Texto do documento
──────────────────────────────

Domingo, 16 de agosto de 1926.

Meninas, moças e senhoras mostravam seus vestidos novos na missa cantada das 10 horas, na Matriz, na grande festa de São Roque. Os homens, de elegância impecável, faziam companhia às esposas e às namoradas, ou flertavam com as casadouras donzelas. As crianças ficavam com seus responsáveis, impossibilitadas de correr, ou falar alto, sonhando com o prometido sorvete, ou o doce recheado da Confeitaria Brasil, da família Moffa, do outro lado do jardim, em frente da igreja. O silêncio imperava para a alegria do sisudo padre Guilherme Arnold. A orquestra, com muitos instrumentos e vozes, embevecia, como se anjos descessem do céu.

Tudo estava tão perfeito e tão bonito como uma festa de Natal. No momento da consagração, centenas de rojões, sinos e sinetas ensurdeceram os contritos fiéis, que se perderam no terço, sem ouvir o incompreensível latim balbuciado pelo oficiante.

Um rojão de vara, perdendo a força, caiu sobre o telhado do templo e explodiu. Telhas voaram e um grande pedaço de reboque se desprendeu do forro, caindo sobre os ocupantes de alguns bancos.

Padre Arnold, preocupado com a reação do seu rebanho, rezou mais alto, levantando o cálice. Quando pensou que o medo passara, outro pedaço do reboque caiu.

Uma voz nervosa, histérica , chorosa, aguda ecoou como uma bomba: “A igreja e a torre estão caindo, gente!...

Salve-nos meu Deus!”

O pânico foi geral. Era um mar humano querendo evadir-se pela porta principal, a única aberta.

O povo acotovelava-se, velho e crianças indefesos, caídas nas escadas, foram pisoteadas. Muitos querendo livrar-se daquele inferno, pularam janelas, quebrando até artísticos vitrais, recentemente doados por Gabriel Braguetta...

Ninguém mais ouviu o padre rezando e pedindo calma naquela manifestação histérica de pânico.

Ais de dor quebrando o silêncio depois do acontecimento. Sapatos, pedaços de roupas, óculos, bolsas, chapéus, sombrinhas, bengalas, cintos,flores de tecido, missais, terços...Estavam esparramados pelos quatros cantos do espaço santificado.

──────────────────────────────

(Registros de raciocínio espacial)
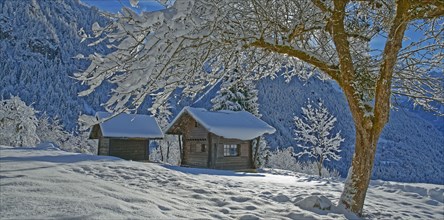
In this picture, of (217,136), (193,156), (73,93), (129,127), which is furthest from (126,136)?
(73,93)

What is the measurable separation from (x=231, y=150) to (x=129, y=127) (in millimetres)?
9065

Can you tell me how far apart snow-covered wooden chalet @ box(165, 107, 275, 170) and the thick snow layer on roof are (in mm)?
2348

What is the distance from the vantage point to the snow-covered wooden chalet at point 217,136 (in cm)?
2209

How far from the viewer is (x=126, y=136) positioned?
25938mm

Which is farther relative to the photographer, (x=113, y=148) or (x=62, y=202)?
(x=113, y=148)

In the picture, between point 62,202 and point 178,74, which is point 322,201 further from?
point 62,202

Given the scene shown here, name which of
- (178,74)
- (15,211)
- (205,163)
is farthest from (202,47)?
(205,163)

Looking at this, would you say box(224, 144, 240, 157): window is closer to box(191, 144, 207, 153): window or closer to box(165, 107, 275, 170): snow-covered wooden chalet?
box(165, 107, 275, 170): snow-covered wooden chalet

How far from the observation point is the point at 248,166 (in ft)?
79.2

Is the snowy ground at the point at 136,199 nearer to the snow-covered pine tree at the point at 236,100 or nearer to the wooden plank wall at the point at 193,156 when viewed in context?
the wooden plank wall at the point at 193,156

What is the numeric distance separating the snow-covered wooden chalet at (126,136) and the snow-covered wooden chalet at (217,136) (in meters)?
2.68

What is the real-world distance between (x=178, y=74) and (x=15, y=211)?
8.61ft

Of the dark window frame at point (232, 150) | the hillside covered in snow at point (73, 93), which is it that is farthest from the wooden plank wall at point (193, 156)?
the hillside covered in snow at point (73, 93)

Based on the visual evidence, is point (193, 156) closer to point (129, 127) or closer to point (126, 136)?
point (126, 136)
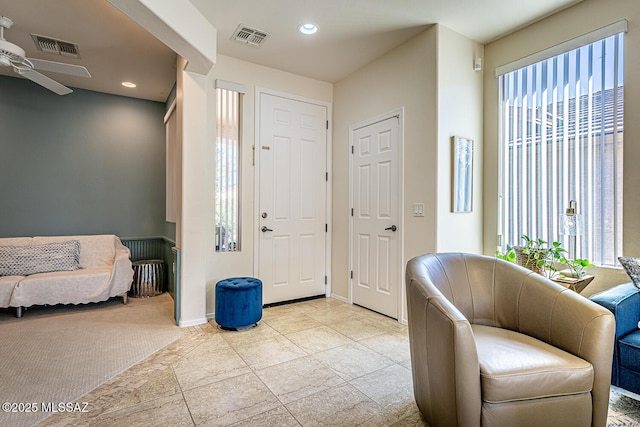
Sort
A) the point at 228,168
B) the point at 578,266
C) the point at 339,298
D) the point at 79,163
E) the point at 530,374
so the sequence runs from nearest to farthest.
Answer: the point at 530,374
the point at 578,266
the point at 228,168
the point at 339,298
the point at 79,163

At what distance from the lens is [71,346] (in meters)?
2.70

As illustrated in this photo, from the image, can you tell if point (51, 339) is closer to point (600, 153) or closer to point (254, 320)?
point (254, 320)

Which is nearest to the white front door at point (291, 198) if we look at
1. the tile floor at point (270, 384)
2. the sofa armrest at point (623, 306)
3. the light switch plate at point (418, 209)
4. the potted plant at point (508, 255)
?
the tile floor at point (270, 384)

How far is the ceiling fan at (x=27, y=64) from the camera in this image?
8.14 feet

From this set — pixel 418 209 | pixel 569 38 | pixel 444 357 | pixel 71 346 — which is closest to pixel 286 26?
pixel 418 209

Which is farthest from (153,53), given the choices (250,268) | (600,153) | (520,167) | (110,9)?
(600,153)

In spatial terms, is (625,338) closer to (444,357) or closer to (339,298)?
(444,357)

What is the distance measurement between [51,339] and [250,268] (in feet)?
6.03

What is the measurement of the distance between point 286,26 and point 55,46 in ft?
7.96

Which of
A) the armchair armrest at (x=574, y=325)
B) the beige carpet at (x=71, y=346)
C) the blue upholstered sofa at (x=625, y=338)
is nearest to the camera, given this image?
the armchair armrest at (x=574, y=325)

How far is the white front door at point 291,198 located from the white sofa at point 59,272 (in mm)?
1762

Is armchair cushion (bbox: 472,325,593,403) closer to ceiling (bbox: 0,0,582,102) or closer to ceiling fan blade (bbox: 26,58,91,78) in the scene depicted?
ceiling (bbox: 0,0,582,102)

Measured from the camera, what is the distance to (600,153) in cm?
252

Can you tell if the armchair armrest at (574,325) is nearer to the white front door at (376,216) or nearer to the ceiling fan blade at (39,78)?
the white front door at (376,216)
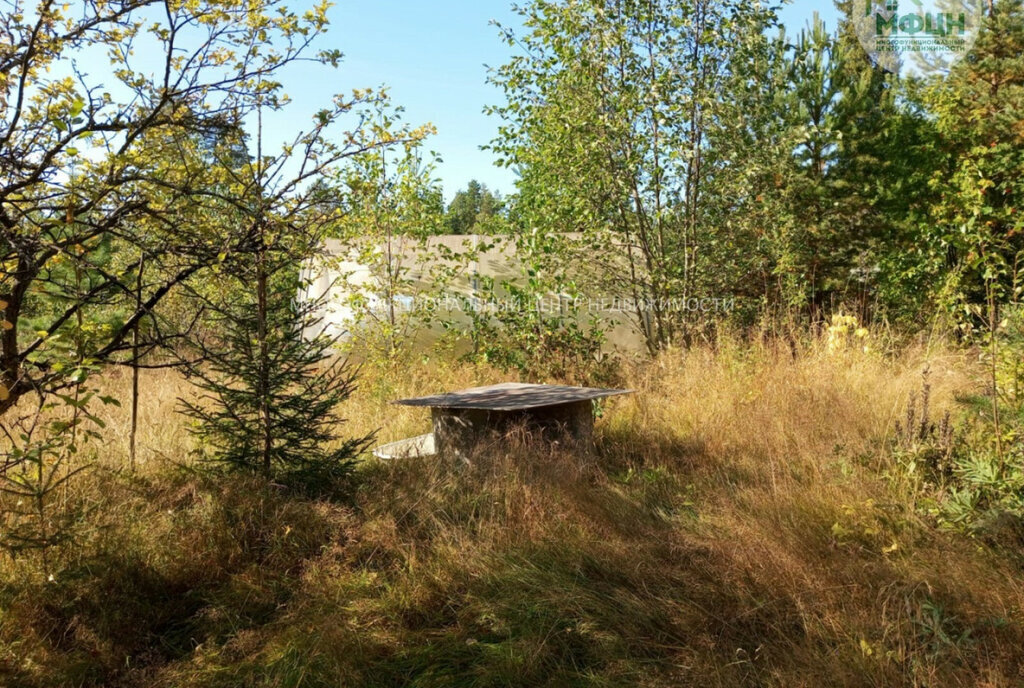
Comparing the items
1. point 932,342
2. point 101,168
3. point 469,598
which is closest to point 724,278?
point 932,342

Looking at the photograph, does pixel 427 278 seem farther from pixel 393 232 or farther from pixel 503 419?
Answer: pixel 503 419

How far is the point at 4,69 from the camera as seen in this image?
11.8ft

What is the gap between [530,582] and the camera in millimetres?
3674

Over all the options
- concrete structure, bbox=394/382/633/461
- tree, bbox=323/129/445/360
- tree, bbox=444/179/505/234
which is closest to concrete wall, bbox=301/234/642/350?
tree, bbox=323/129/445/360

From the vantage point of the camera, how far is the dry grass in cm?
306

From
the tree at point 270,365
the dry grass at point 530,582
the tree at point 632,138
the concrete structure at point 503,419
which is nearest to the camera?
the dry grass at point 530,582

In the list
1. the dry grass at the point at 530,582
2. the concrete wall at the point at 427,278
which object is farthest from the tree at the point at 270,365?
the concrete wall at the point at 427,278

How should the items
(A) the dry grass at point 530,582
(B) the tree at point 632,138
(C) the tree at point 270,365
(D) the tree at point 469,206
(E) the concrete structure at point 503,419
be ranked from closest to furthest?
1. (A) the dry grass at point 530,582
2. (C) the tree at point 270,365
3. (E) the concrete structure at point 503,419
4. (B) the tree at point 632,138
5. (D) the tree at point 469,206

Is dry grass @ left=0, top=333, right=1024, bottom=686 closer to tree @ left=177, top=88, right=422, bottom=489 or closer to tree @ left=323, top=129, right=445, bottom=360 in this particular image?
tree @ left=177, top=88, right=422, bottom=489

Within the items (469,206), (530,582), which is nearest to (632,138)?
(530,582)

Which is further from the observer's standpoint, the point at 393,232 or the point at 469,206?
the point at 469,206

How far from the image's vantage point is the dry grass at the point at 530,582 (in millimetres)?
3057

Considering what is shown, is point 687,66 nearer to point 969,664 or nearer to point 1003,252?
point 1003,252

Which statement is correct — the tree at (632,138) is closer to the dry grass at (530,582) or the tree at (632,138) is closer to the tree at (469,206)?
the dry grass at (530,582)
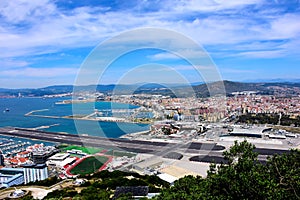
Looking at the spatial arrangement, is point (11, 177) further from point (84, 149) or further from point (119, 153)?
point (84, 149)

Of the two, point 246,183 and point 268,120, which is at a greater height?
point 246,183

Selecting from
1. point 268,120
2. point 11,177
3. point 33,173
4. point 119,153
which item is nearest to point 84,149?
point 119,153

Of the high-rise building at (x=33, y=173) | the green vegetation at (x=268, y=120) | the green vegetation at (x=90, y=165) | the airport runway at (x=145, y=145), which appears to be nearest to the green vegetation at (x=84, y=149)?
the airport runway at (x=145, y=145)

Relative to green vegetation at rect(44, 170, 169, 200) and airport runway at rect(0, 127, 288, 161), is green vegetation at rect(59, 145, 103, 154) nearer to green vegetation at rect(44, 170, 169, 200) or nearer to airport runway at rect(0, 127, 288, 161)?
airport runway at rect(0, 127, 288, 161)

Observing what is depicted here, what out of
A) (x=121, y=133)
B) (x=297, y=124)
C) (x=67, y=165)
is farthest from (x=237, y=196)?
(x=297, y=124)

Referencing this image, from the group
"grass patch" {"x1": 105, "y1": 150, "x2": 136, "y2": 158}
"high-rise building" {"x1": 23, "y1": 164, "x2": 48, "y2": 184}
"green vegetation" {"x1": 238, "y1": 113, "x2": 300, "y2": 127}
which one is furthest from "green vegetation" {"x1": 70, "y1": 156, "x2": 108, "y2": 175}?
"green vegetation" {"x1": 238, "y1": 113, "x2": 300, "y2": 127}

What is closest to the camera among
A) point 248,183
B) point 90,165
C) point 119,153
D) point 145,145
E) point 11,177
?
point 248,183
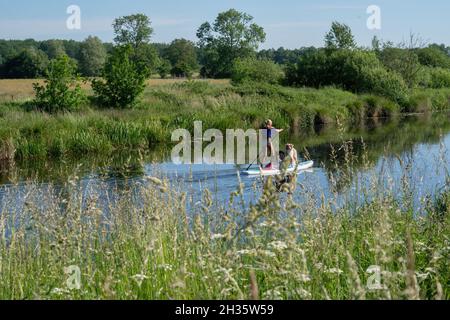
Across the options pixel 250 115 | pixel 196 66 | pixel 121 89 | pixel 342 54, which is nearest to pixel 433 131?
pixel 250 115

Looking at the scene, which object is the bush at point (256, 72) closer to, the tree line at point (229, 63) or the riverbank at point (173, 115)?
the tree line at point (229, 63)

──────────────────────────────

Desafios
1 > Por favor, edite o relato da festa de São Roque entre "Um rojão de" e "de alguns bancos.", inclusive, substituindo "telhado" por "teto".
2 > Com base no relato da festa de São Roque, indique se cada afirmação concorda com ele, respondendo sim ou não e citando as palavras do texto que decidem a questão: (a) A missa cantada era às 10 horas. (b) Todas as portas da igreja estavam abertas. (c) Os vitrais quebrados tinham sido doados por Gabriel Braguetta.
3 > Escreva a continuação do relato da festa de São Roque a partir do ponto em que ele termina.
Os registros constituem um material à parte, independente do texto.

Respostas por tarefa
1 >
Um rojão de vara, perdendo a força, caiu sobre o teto do templo e explodiu. Telhas voaram e um grande pedaço de reboque se desprendeu do forro, caindo sobre os ocupantes de alguns bancos.

2 >
(a) Sim: "na missa cantada das 10 horas".
(b) Não: "pela porta principal, a única aberta".
(c) Sim: "recentemente doados por Gabriel Braguetta".

3 >
Os paroquianos que ficaram sentados, salvos pela calma, auxiliavam os soldados que logo chegaram, socorrendo os feridos com fortes dores, levando-os à Santa Casa e recolhendo os objetos perdidos...

Padre Arnold rendeu graças a Deus e fez penitências ao tomar conhecimento de que apenas 12 paroquianos tiveram ferimentos leves.

O laudo policial citou apenas nove feridos – quatro crianças e cinco adultos. Crianças: Izabel Poso (9 anos), Mercedes Poso (12 anos), Luiza Bertocco (12 anos) e Hortência Pereira (13 anos). Adultos: Alzira Tudda (21 anos), Lucia Sernaglia Curi (23), Francisco Marim (32), Manoel Roleira (64) e Celeste Jacon (76 anos).

O pároco visitou-os. Nunca ficou sabendo dos muitos feridos que receberam curativos nas suas próprias casas, mas sem gravidade.

A matriz ficou fechada durante uma semana até a conclusão da investigação sobre sua solidez, solicitada pelo delegado de polícia, dr.Raul Valentim de Queiroz. O longo laudo apresentado pelos engenheiros Francisco Jose de Azevedo e Labieno Batista Machado e pelo construtor José Lourenço foi apresentado em 22 de agosto, lendo-se no último parágrafo: “A igreja oferece segurança e solidez, devendo ser interditadas as tribunas e toda a parte esquerda que abrange o último arco e a capela do Senhor Morto”.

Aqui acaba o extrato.